_FRAGMENTO DE LECTURA_
* * * *
Y me imagino la noche triste del poeta Ovidio cuando se la agolpaban a los ojos los recuerdos últimos de la ciudad abandonada por el exilio forzoso. Decía un abad, rico en saberes y perito en sabores, que no hay nada más triste que un gordo venido a menos; es como la pérdida de un fortunón. Es triste la añoranza de los tiempos opulentos. El profeta de las Trenos lloraba sobre la ciudad populosa que se había quedado sin gente. Según los estadísticos, éste es el mal, el adelgazamiento acelerado e imparable, que va minando mi pueblo. Acaso me reproche algún vecino del alfoz: ¡Hombre... que Villalonso no puede compararse con Jerusalem! Verdad es, y bien que lo siento; pero como Verlaine, me conformo: mi vaso es pequeño pero bebo en mi vaso. Además, mi pueblo era perfecto en el sentido que los filósofos daban a lo perfecto; no le faltaba nada según la naturaleza propia de pueblo con solera. Lo confirman los datos que me remite mi buen amigo y útil colaborador.

Formaban las fuerzas vivas el alcalde, Julián Carreras; el secretario; Pablo Ruiz ; el juez municipal, Constantino Marcos; el fiscal, Emilio Pinilla; el párroco, don Manuel Pinilla; el médico, don Tomás Castrodeza maestro de niños, don Rosalino Revuelta y maestra de niñas, doña Manuela Salvatierra (por oposición, no por exigencias paritarias de progresos aidianos). Era cartero el señor Roque Deza, el cual recogía la correspondencia en la casilla situada a kilómetro y medio del pueblo; el buen hombre falleció allí, en acto de servicio y fue traído a su casa el cadáver, sentado en un sillón de peluquero, seguramente de la barbería de su hijo Alejandrino, que durante años vimos instalada en Zamora frente al antiguo edificio de la Diputación; un día nefasto, Alejandrino se tiró al tren según informaron los periódicos. Los oficios tradicionales estaban servidos por profesionales de buen aire: tres albañiles, dos herreros (uno de ellos con un ojo averiado por una chispa de la fragua), dos carreteros, tres maestros albañiles, dos modistas, dos zapateros y un sastre Saturnino López, mi pariente, que en las cubiertas de librillos de papel de fumar me enseñó por pura afición las reglas simple, de aligación y conjunta. Un café, tres tabernas y un estanco satisfacían los largos ocios y el vicio menor del personal; y el comercio contaba con dos abacerías, tres panaderías, una carnicería y tiendas de tripas secas, y pimentón; las frutas y verduras las vendían verduleras que cada día venían de Toro con su carga. Tal vez para que no se eche en falta al distinguido gremio, Antonino Marcos anota tres propietarios principales; buenos tipos, no como aquél que en un cuento de Marcel Aymé tanto enfadó al buen Dios, que Éste llego a exclamar: ¡Mueran los propietarios!
* * * *
_MATERIAL DE PARTIDA_
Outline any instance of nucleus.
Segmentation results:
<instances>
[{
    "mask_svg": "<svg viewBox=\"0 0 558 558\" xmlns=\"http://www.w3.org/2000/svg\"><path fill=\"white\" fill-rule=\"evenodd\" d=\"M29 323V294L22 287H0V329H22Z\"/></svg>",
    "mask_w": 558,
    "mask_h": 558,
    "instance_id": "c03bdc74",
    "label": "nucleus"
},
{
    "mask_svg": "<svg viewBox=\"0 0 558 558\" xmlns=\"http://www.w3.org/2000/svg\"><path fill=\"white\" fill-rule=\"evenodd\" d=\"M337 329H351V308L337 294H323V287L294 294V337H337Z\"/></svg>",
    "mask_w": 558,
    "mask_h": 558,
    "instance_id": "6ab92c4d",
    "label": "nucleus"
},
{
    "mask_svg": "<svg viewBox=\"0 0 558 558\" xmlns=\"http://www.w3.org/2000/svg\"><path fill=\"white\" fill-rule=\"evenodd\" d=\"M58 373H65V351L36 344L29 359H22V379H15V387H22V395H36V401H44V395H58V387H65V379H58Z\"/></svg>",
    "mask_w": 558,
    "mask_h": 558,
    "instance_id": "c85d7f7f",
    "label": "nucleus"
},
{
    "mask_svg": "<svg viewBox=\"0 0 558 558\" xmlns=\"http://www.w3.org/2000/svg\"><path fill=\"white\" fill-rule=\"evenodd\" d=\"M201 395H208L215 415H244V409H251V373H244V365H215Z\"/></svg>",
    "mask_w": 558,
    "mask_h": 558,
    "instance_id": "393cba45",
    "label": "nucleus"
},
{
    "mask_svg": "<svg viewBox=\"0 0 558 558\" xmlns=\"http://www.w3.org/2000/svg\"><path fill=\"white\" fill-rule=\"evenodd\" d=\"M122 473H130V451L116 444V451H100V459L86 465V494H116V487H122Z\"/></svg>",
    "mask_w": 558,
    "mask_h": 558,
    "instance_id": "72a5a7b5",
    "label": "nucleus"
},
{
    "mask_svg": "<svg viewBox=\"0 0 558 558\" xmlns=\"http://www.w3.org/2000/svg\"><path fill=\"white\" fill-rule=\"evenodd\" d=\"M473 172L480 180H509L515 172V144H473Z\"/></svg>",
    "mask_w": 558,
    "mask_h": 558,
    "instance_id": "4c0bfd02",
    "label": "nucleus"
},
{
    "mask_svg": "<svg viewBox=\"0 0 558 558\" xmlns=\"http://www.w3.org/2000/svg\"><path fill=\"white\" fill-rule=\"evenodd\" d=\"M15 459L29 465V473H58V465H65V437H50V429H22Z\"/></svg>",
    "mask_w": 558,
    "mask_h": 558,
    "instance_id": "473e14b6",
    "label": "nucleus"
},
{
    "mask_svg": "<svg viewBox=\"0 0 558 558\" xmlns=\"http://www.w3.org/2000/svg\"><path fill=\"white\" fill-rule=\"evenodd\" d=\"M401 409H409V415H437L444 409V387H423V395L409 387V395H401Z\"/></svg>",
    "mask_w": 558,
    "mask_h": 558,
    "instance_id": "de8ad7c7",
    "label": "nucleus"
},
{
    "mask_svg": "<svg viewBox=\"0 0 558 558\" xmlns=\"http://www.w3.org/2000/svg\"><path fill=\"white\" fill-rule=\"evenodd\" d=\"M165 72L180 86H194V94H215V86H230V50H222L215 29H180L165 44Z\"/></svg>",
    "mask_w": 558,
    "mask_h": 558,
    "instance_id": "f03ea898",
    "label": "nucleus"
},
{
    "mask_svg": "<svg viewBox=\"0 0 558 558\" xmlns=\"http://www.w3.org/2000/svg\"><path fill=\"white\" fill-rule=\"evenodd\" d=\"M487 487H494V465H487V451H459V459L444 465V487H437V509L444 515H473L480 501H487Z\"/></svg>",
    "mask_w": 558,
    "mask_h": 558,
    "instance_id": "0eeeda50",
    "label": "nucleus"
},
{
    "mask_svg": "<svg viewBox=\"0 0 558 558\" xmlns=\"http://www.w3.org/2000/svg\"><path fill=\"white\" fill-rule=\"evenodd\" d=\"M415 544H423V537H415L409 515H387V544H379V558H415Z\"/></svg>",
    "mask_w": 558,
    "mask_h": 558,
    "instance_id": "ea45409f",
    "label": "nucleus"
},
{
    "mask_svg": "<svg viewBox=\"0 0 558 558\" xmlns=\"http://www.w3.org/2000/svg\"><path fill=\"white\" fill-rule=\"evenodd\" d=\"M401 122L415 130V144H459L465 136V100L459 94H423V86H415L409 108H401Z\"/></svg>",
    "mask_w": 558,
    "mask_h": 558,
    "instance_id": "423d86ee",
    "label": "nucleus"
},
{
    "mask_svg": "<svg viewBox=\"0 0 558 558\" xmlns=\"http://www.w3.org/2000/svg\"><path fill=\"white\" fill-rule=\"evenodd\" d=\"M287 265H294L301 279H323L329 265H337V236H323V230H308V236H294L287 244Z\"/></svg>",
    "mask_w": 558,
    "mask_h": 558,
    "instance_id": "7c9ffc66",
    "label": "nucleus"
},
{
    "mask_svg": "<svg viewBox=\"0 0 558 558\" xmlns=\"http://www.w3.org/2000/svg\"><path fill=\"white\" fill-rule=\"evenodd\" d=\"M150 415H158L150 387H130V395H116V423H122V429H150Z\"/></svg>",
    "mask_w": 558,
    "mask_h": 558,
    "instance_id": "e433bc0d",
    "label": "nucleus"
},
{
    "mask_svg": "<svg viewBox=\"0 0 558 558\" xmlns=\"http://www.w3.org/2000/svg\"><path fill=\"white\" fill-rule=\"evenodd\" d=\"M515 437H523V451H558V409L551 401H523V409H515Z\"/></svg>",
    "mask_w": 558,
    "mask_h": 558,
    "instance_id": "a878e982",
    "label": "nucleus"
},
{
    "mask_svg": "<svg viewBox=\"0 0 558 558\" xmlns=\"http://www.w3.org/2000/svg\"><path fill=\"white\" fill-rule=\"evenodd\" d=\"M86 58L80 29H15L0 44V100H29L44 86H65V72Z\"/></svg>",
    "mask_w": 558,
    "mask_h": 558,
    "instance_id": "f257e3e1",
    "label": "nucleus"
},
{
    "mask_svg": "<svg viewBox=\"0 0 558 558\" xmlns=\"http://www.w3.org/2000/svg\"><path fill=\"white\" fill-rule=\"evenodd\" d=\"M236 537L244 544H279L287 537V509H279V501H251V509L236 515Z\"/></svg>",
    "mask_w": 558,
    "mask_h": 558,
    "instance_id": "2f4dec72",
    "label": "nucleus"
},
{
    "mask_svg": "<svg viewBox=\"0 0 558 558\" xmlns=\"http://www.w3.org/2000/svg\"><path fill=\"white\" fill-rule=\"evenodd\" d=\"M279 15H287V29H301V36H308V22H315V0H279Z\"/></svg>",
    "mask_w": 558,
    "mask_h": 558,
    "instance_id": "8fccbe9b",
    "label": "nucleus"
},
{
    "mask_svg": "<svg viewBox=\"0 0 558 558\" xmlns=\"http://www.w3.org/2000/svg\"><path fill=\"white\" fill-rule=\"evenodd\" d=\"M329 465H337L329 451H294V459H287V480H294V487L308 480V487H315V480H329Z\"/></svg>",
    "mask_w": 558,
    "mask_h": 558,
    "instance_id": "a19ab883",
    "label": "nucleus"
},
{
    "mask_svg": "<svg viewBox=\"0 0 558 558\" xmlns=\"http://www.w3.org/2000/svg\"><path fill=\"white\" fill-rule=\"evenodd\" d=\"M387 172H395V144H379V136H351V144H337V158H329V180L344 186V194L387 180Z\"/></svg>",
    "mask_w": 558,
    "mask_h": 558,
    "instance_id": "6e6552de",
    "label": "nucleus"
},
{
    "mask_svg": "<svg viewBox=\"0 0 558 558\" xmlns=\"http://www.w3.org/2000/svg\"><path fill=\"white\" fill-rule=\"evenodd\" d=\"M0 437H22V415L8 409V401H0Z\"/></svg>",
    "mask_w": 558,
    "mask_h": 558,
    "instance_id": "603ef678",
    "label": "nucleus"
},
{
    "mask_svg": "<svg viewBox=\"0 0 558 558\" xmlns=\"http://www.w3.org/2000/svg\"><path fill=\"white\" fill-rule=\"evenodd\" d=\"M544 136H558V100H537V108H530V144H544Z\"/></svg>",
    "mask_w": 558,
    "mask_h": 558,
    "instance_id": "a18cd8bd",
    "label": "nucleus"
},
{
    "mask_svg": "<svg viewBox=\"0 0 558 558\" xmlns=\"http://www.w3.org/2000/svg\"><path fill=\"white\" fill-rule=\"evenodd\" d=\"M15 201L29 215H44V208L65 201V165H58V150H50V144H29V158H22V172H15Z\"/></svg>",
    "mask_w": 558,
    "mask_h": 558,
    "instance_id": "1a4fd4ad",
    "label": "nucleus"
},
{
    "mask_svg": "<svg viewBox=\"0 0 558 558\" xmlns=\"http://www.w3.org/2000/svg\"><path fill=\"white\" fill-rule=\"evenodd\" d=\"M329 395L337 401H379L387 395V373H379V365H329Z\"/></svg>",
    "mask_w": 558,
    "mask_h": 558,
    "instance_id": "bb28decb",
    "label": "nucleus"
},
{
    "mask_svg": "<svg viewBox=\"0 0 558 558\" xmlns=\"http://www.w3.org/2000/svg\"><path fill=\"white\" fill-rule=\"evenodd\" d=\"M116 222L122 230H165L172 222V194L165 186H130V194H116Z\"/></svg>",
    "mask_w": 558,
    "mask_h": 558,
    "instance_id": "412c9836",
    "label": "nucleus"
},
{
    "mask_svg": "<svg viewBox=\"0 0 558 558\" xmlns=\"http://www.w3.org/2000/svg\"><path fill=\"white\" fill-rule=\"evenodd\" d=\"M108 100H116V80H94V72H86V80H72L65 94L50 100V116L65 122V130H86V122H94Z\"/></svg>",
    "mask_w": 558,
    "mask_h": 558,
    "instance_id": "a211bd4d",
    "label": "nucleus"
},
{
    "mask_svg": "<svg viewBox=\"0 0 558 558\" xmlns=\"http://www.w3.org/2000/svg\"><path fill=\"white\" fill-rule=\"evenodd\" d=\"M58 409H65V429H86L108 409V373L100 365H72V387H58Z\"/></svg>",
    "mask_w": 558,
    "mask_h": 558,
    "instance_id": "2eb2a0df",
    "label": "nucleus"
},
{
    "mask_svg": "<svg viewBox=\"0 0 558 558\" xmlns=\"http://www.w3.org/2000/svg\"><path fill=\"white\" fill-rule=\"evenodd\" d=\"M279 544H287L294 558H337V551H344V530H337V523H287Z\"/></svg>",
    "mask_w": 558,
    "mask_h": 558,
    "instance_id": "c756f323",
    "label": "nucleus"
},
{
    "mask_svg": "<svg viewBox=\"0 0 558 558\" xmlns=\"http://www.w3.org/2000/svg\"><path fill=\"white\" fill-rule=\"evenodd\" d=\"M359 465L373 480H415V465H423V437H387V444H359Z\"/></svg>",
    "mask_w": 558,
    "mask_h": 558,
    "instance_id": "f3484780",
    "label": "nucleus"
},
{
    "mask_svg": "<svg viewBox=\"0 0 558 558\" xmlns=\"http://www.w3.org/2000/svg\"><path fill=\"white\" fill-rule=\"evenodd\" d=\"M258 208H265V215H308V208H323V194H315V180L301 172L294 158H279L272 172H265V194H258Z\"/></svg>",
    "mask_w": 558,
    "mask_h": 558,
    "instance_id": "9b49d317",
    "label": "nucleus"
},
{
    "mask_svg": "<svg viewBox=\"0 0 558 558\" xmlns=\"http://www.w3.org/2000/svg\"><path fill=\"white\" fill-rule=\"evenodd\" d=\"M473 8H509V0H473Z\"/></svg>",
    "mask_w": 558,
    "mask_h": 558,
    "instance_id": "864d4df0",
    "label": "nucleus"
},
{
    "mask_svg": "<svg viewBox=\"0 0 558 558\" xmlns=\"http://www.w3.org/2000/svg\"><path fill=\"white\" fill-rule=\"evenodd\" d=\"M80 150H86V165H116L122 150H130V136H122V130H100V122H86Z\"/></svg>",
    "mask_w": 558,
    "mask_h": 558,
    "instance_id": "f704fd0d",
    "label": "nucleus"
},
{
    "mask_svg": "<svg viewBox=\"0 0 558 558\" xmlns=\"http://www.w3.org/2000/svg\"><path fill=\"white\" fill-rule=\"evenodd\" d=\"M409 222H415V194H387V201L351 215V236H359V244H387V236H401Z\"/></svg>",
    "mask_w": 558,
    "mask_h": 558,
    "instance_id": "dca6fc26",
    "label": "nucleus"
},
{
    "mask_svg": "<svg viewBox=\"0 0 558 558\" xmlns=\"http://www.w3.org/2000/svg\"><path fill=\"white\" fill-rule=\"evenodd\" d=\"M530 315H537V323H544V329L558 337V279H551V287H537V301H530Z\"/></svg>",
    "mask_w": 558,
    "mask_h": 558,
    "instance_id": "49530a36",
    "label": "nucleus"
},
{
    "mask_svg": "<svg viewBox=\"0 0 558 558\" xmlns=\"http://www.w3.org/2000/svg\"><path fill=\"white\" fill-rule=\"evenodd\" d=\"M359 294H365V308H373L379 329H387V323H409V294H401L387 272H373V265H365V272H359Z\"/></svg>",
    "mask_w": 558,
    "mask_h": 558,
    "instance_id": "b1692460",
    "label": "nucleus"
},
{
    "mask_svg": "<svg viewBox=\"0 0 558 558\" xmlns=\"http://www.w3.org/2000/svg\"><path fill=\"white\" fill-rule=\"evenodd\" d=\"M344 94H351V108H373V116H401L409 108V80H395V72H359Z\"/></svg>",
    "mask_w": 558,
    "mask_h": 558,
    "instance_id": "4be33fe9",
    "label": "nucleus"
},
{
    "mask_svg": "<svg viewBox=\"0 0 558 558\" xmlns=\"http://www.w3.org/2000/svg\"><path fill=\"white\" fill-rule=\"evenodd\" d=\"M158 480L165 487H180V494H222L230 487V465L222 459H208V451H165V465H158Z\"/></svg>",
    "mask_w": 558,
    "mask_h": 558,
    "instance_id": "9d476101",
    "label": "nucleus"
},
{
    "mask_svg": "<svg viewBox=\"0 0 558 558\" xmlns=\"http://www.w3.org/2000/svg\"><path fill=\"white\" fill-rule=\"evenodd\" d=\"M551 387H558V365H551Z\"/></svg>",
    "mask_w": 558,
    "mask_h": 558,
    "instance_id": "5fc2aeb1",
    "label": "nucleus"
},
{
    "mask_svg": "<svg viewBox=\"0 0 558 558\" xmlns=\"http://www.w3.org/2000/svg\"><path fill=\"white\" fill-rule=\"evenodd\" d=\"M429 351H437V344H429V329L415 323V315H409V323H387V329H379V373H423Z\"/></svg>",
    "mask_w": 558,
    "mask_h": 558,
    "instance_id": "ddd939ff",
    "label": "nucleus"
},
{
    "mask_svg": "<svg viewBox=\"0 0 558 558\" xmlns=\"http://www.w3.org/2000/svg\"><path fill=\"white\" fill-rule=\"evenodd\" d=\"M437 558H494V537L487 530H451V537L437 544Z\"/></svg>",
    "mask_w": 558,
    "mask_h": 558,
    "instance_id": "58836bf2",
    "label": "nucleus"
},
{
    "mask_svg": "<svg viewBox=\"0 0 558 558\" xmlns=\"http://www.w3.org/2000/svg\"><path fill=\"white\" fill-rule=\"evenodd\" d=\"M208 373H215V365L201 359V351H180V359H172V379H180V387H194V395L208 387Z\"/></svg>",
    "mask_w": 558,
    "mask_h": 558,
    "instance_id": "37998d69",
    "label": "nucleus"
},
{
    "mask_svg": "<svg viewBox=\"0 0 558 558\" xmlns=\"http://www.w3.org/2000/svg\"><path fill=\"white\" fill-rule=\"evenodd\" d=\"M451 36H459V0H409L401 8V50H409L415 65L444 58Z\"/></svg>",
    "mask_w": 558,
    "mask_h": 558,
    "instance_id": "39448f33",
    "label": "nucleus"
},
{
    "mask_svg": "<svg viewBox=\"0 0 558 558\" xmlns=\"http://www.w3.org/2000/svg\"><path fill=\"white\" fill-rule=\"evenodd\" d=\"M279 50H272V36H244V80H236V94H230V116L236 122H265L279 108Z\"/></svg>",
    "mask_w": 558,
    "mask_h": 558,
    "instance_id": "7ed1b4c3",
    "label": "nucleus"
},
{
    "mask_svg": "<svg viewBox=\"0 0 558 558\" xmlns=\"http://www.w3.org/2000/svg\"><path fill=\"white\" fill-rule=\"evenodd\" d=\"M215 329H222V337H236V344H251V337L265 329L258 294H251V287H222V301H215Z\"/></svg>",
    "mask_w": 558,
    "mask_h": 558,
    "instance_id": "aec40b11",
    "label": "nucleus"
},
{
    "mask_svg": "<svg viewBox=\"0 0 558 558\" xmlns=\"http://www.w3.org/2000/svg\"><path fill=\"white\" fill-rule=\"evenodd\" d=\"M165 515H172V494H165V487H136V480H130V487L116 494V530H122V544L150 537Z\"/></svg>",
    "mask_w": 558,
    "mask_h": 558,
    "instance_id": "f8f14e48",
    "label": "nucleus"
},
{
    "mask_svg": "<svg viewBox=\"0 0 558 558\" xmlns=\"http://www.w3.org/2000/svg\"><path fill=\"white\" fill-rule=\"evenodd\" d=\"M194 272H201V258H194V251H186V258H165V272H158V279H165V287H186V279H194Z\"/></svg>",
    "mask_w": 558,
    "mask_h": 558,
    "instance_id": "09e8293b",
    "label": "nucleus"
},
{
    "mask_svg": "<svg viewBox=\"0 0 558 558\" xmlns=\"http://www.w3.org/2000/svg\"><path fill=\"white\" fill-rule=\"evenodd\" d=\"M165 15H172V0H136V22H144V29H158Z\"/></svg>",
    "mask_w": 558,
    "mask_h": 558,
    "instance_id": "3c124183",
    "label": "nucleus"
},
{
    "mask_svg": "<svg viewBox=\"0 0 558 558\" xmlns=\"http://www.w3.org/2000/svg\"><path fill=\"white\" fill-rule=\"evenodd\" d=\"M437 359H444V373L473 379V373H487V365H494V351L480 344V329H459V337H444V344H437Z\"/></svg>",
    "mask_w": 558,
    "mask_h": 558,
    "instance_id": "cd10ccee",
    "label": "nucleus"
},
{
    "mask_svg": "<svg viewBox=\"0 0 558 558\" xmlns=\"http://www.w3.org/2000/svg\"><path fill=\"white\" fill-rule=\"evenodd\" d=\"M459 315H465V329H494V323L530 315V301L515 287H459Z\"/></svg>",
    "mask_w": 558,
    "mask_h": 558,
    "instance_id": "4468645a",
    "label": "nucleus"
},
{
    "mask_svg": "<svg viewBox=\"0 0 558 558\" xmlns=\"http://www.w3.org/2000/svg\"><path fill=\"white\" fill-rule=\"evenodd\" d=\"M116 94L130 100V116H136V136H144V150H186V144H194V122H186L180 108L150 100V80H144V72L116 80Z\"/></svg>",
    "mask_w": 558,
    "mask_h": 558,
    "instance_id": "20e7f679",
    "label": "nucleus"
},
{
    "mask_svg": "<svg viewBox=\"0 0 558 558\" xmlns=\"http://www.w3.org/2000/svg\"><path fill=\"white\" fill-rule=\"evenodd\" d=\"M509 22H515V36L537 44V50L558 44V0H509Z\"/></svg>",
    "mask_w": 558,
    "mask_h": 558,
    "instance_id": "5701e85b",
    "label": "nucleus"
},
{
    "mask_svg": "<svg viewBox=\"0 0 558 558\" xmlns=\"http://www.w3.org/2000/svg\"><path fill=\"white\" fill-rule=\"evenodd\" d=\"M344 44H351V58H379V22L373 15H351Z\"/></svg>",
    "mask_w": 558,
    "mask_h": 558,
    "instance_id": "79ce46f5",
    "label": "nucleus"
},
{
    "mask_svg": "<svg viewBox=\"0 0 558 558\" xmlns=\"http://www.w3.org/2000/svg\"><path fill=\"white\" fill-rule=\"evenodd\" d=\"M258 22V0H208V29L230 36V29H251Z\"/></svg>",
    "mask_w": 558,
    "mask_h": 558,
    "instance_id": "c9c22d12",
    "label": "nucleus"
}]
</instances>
* * * *
_CONSIGNA_
Reproduce completo, sin alterar una sola palabra ni signo, el fragmento de lectura sobre Villalonso que figura más arriba.

_RESULTADO DEL EJERCICIO_
Y me imagino la noche triste del poeta Ovidio cuando se la agolpaban a los ojos los recuerdos últimos de la ciudad abandonada por el exilio forzoso. Decía un abad, rico en saberes y perito en sabores, que no hay nada más triste que un gordo venido a menos; es como la pérdida de un fortunón. Es triste la añoranza de los tiempos opulentos. El profeta de las Trenos lloraba sobre la ciudad populosa que se había quedado sin gente. Según los estadísticos, éste es el mal, el adelgazamiento acelerado e imparable, que va minando mi pueblo. Acaso me reproche algún vecino del alfoz: ¡Hombre... que Villalonso no puede compararse con Jerusalem! Verdad es, y bien que lo siento; pero como Verlaine, me conformo: mi vaso es pequeño pero bebo en mi vaso. Además, mi pueblo era perfecto en el sentido que los filósofos daban a lo perfecto; no le faltaba nada según la naturaleza propia de pueblo con solera. Lo confirman los datos que me remite mi buen amigo y útil colaborador.

Formaban las fuerzas vivas el alcalde, Julián Carreras; el secretario; Pablo Ruiz ; el juez municipal, Constantino Marcos; el fiscal, Emilio Pinilla; el párroco, don Manuel Pinilla; el médico, don Tomás Castrodeza maestro de niños, don Rosalino Revuelta y maestra de niñas, doña Manuela Salvatierra (por oposición, no por exigencias paritarias de progresos aidianos). Era cartero el señor Roque Deza, el cual recogía la correspondencia en la casilla situada a kilómetro y medio del pueblo; el buen hombre falleció allí, en acto de servicio y fue traído a su casa el cadáver, sentado en un sillón de peluquero, seguramente de la barbería de su hijo Alejandrino, que durante años vimos instalada en Zamora frente al antiguo edificio de la Diputación; un día nefasto, Alejandrino se tiró al tren según informaron los periódicos. Los oficios tradicionales estaban servidos por profesionales de buen aire: tres albañiles, dos herreros (uno de ellos con un ojo averiado por una chispa de la fragua), dos carreteros, tres maestros albañiles, dos modistas, dos zapateros y un sastre Saturnino López, mi pariente, que en las cubiertas de librillos de papel de fumar me enseñó por pura afición las reglas simple, de aligación y conjunta. Un café, tres tabernas y un estanco satisfacían los largos ocios y el vicio menor del personal; y el comercio contaba con dos abacerías, tres panaderías, una carnicería y tiendas de tripas secas, y pimentón; las frutas y verduras las vendían verduleras que cada día venían de Toro con su carga. Tal vez para que no se eche en falta al distinguido gremio, Antonino Marcos anota tres propietarios principales; buenos tipos, no como aquél que en un cuento de Marcel Aymé tanto enfadó al buen Dios, que Éste llego a exclamar: ¡Mueran los propietarios!